Copy out all of the material below line for line, without any change, and leave the pictures out of your copy.

-- begin EXTRACTED MATERIAL --

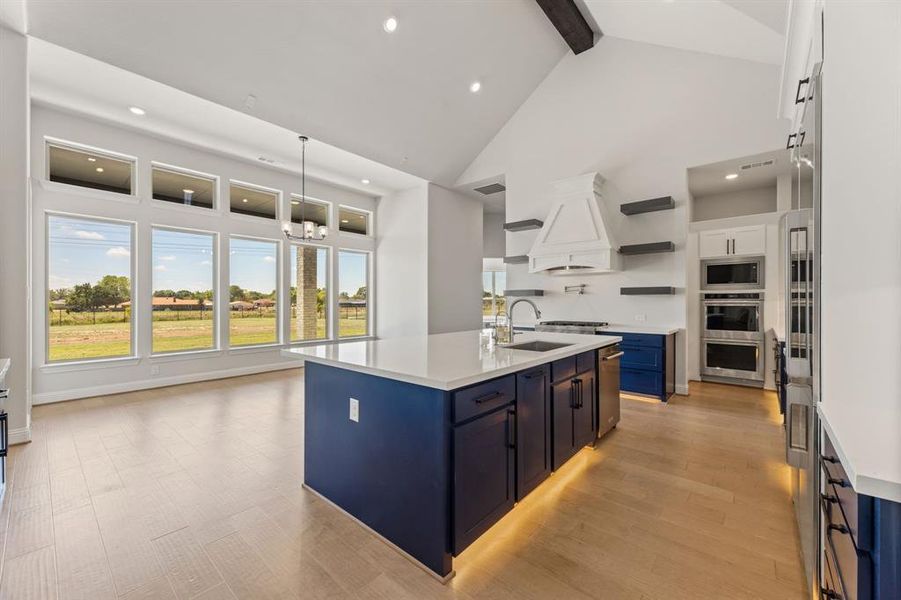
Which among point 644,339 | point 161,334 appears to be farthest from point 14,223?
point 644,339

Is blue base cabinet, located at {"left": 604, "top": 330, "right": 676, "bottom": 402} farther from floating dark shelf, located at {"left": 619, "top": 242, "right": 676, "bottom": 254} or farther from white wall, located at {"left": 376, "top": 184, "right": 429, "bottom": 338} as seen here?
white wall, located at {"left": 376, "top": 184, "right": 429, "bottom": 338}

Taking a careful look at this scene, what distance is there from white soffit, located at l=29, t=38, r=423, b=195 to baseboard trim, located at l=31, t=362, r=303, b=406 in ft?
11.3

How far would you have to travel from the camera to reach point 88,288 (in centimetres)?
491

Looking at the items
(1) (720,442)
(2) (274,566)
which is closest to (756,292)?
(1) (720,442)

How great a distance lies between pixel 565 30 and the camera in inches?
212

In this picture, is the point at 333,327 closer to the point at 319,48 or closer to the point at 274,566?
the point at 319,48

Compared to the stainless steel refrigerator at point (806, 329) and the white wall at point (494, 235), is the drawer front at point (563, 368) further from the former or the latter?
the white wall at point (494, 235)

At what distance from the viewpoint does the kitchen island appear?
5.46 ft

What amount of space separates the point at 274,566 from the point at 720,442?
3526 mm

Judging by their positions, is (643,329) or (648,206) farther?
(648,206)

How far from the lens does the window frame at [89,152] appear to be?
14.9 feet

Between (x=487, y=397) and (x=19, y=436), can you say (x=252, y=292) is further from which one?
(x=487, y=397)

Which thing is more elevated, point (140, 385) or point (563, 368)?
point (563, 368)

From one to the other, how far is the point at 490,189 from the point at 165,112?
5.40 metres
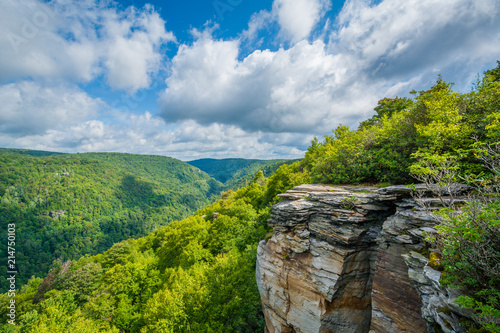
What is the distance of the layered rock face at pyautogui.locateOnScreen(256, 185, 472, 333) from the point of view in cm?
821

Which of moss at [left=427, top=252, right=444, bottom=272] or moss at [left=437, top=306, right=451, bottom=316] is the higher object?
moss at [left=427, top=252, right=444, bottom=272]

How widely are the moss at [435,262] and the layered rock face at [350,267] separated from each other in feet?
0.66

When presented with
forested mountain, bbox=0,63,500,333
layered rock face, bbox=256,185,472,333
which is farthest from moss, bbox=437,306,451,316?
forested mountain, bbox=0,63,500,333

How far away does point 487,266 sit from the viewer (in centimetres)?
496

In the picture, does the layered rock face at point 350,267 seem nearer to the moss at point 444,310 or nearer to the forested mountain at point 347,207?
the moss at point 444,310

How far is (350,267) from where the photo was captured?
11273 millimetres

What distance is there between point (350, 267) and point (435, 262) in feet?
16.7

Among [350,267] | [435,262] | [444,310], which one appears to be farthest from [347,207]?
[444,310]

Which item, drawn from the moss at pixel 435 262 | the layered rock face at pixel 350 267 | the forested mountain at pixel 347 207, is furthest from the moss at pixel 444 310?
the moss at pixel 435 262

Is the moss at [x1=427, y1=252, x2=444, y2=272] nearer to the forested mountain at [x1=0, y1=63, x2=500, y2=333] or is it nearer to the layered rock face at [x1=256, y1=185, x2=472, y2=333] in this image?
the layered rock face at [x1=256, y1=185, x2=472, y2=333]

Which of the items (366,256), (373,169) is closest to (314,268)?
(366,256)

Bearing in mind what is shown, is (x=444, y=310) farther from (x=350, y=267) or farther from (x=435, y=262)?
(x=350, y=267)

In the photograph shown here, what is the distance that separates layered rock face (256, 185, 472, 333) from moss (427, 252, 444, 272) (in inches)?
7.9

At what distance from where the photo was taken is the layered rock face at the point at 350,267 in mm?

-- end EXTRACTED MATERIAL --

*SOLUTION FOR THIS PROBLEM*.
Which among point 644,339 | point 161,334 appears to be farthest from point 14,223?
point 644,339

Is blue base cabinet, located at {"left": 604, "top": 330, "right": 676, "bottom": 402} farther from floating dark shelf, located at {"left": 619, "top": 242, "right": 676, "bottom": 254} or farther from white wall, located at {"left": 376, "top": 184, "right": 429, "bottom": 338} as seen here?
white wall, located at {"left": 376, "top": 184, "right": 429, "bottom": 338}

Taking a careful look at this scene, what distance is there from white soffit, located at l=29, t=38, r=423, b=195 to baseboard trim, located at l=31, t=362, r=303, b=406 in ft?
11.3

How far would you have to travel from the camera to reach point 88,288 (in centimetres)?
491

Looking at the items
(1) (720,442)
(2) (274,566)
which is closest to (756,292)?
(1) (720,442)

How great a distance lies between pixel 565 30 and the camera in inches?
212

In this picture, is the point at 333,327 closer to the point at 319,48 or closer to the point at 274,566?
the point at 319,48

Compared to the stainless steel refrigerator at point (806, 329) and the white wall at point (494, 235), is the drawer front at point (563, 368) further from the former or the latter?
the white wall at point (494, 235)

At what distance from the viewpoint does the kitchen island appear?
5.46 ft

What amount of space separates the point at 274,566 from the point at 720,442?
3526 mm

Judging by their positions, is (643,329) or (648,206) farther?
(648,206)

How far from the lens does the window frame at [89,152] appear to be?
14.9 feet

Between (x=487, y=397) and (x=19, y=436), can you say (x=252, y=292) is further from which one?
(x=487, y=397)

Which thing is more elevated, point (140, 385) or point (563, 368)?
point (563, 368)

From one to the other, how far is the point at 490,189 from the point at 165,112?
5.40 metres
What is the distance of the layered rock face at pyautogui.locateOnScreen(256, 185, 472, 333) from the point of view in cm?
821

Which of moss at [left=427, top=252, right=444, bottom=272] or moss at [left=437, top=306, right=451, bottom=316] is the higher object?
moss at [left=427, top=252, right=444, bottom=272]

How widely are the moss at [435,262] and the layered rock face at [350,267] separated from each other in feet?
0.66

When presented with
forested mountain, bbox=0,63,500,333
layered rock face, bbox=256,185,472,333
which is farthest from moss, bbox=437,306,451,316?
forested mountain, bbox=0,63,500,333

How far away does point 487,266 sit from the viewer (in centimetres)?
496

In the picture, does the layered rock face at point 350,267 seem nearer to the moss at point 444,310 or nearer to the forested mountain at point 347,207?
the moss at point 444,310

How far is (350,267) from where the photo was captured?
11273 millimetres

What distance is there between point (350, 267) and point (435, 262) in feet?
16.7

Among [350,267] | [435,262] | [444,310], which one appears to be farthest from [347,207]?
[444,310]

Which item, drawn from the moss at pixel 435 262 | the layered rock face at pixel 350 267 | the forested mountain at pixel 347 207, is furthest from the moss at pixel 444 310?
the moss at pixel 435 262

Is the moss at [x1=427, y1=252, x2=444, y2=272] nearer to the forested mountain at [x1=0, y1=63, x2=500, y2=333] or is it nearer to the layered rock face at [x1=256, y1=185, x2=472, y2=333] in this image?
the layered rock face at [x1=256, y1=185, x2=472, y2=333]

Which of the items (366,256), (373,169) is closest to (314,268)?
(366,256)

Bearing in mind what is shown, is (x=444, y=310) farther from (x=350, y=267) or farther from (x=435, y=262)?
(x=350, y=267)

In the photograph shown here, what is the distance that separates layered rock face (256, 185, 472, 333) from moss (427, 252, 444, 272) (in inches)?
7.9

At what distance from where the photo was taken is the layered rock face at the point at 350,267 in mm?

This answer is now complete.